Using 'Next' link that fires off Javascript
Anyone tried grabbing info from 118.com?
This link http://www.118.co.uk/SearchResults.aspx?query=taxi&type=BusinessType is a list of Taxi companies in the UK. Clicking the Next link fires off Javascript which gets the next page.
The page number is not held in the querystring of the link or anything that simple.
However, I can't get Screen-Scraper to effectively click the next button. After checking out the scource code it seems the page does a postback but I can't see where the arguments are to specify what page is to be viewed.
(Sorry for not being very lucid. Javascript isn't my strong point :))
Any ideas?
Using 'Next' link that fires off Javascript
Doesn't viewstate in asp.net hold all the info on the form? Knew I shoulda played around with .net more :) (I'm an ASP coder by trade).
I think I got a little daunted and thought they were doing clever stuff but considering requests and responses will be text (even the headers) then presumably screen-scraper can grab it.
Great product btw :)
I use Firefox serial-scrapist, hadn't thought of using the debugger in it - I'll check it out.
And thanks todd. That made sense. Didn't think to capture the viewstate parameter.
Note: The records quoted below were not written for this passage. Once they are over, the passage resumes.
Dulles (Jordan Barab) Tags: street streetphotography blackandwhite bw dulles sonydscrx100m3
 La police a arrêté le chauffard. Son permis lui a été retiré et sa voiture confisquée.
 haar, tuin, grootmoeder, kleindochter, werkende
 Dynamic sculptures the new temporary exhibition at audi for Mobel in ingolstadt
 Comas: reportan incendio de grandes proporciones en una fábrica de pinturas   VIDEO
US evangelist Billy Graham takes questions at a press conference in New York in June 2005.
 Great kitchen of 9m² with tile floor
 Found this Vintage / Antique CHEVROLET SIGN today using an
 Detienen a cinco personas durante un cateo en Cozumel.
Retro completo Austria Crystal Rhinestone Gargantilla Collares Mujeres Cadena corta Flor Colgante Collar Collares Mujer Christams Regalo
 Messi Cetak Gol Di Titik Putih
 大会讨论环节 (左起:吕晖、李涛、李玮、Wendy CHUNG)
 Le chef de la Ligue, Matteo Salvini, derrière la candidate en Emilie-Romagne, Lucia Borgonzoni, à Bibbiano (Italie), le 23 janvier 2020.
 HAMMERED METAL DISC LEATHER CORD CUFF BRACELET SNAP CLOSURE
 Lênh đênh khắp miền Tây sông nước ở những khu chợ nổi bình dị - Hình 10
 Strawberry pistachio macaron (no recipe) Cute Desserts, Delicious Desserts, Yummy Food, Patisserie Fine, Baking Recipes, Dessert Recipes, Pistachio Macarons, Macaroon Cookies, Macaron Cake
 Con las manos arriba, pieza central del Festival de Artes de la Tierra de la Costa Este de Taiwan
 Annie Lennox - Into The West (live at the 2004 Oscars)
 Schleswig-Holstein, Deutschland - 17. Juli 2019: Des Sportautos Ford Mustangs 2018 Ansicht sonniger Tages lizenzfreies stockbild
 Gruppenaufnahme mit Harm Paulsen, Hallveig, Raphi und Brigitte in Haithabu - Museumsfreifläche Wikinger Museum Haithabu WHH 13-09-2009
I'll let you know how I get on.
Using 'Next' link that fires off Javascript
Hi,
Most web apps that run on .NET use this "__VIEWSTATE" parameter. Fortunately, it's not quite as scary as it may appear.
First, I would recommend using screen-scraper's proxy server to record what occurs when you click the "Next" link. Once you have that page captured, add it to a scraping session. You'll notice that there are five parameters being passed in the POST request:
__EVENTTARGET
__EVENTARGUMENT
__VIEWSTATE
usrSearchBox:Text1
hidFormHolder
To handle this, you simply need to extract each those elements from the first search results page, then embed the values as session variables in the POST parameters list. For example, to extract the "__VIEWSTATE" parameter, your extractor pattern would look like this:
name="__VIEWSTATE" value="~@VIEWSTATE@~"
You'll want to be sure that the "Save in session variable?" box is checked for the "~@VIEWSTATE@~" extractor pattern token. After that, you could then embed the extracted VIEWSTATE value in your POST parameter using this token:
~#VIEWSTATE#~
Hopefully that helps. Just let me know if I can clarify anything.
Kind regards,
Todd Wilson
Using 'Next' link that fires off Javascript
try constructing a url of the form (looks like it may need some urlencoding
SearchResults.aspx?__EVENTTARGET=dunno&__EVENTARGUMENT=dunnoeither&__VIEWSTATE=dunnoagain
this should do the trick , i think the venkman js debugger in firefox may help you find out what the values should be.
The code looks a little sloppy so I'll be suprised if a GET request was filtered
G (SS)